**Task objective:**
Copy each of the following entries word for word, omitting the pictures from your answer.

**Material provided:**

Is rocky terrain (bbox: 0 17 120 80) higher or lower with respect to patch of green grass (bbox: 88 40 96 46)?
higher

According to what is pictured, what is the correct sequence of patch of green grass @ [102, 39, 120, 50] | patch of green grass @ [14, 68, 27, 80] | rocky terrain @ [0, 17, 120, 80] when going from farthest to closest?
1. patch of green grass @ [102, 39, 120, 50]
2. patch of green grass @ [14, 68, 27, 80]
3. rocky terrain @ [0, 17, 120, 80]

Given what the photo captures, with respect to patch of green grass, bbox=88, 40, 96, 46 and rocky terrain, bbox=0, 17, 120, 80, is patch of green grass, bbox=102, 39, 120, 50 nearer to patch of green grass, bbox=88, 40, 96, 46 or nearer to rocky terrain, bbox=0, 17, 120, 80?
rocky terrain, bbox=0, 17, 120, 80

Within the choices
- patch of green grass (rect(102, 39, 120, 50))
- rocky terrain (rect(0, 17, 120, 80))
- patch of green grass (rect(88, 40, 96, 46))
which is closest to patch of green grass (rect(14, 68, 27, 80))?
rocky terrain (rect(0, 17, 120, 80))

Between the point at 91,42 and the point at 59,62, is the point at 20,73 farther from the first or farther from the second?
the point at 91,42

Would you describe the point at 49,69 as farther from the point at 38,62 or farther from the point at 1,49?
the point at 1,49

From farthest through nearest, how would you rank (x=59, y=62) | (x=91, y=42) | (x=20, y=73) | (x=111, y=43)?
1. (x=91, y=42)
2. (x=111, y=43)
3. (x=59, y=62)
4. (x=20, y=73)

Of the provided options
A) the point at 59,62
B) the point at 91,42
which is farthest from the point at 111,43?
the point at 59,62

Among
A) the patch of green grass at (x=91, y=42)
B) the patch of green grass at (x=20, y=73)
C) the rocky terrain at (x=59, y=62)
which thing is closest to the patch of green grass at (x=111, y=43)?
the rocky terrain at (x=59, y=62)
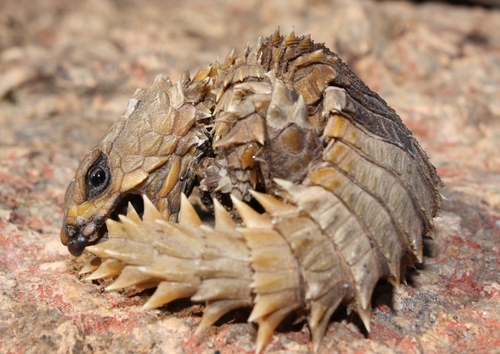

**Solution:**
Is rocky terrain (bbox: 0 17 120 80) higher or lower with respect to patch of green grass (bbox: 88 40 96 46)?
higher

According to what is pictured, what is the correct sequence of patch of green grass @ [102, 39, 120, 50] | patch of green grass @ [14, 68, 27, 80] | rocky terrain @ [0, 17, 120, 80] when going from farthest to closest?
1. patch of green grass @ [102, 39, 120, 50]
2. patch of green grass @ [14, 68, 27, 80]
3. rocky terrain @ [0, 17, 120, 80]

Given what the photo captures, with respect to patch of green grass, bbox=88, 40, 96, 46 and rocky terrain, bbox=0, 17, 120, 80, is patch of green grass, bbox=102, 39, 120, 50 nearer to patch of green grass, bbox=88, 40, 96, 46 or nearer to rocky terrain, bbox=0, 17, 120, 80?
rocky terrain, bbox=0, 17, 120, 80

Within the choices
- patch of green grass (rect(102, 39, 120, 50))
- rocky terrain (rect(0, 17, 120, 80))
- patch of green grass (rect(88, 40, 96, 46))
which is closest to patch of green grass (rect(14, 68, 27, 80))?
rocky terrain (rect(0, 17, 120, 80))

Between the point at 91,42 and the point at 59,62, is the point at 20,73 farther from the first or farther from the second?
the point at 91,42

Would you describe the point at 49,69 as farther from the point at 38,62 or farther from the point at 1,49?
the point at 1,49

From farthest through nearest, how would you rank (x=59, y=62) | (x=91, y=42) | (x=20, y=73) | (x=111, y=43)?
1. (x=91, y=42)
2. (x=111, y=43)
3. (x=59, y=62)
4. (x=20, y=73)

Of the provided options
A) the point at 59,62
B) the point at 91,42
which is farthest from the point at 111,43?
the point at 59,62

Among
A) the patch of green grass at (x=91, y=42)
B) the patch of green grass at (x=20, y=73)
C) the rocky terrain at (x=59, y=62)
which thing is closest to the patch of green grass at (x=111, y=43)?
the rocky terrain at (x=59, y=62)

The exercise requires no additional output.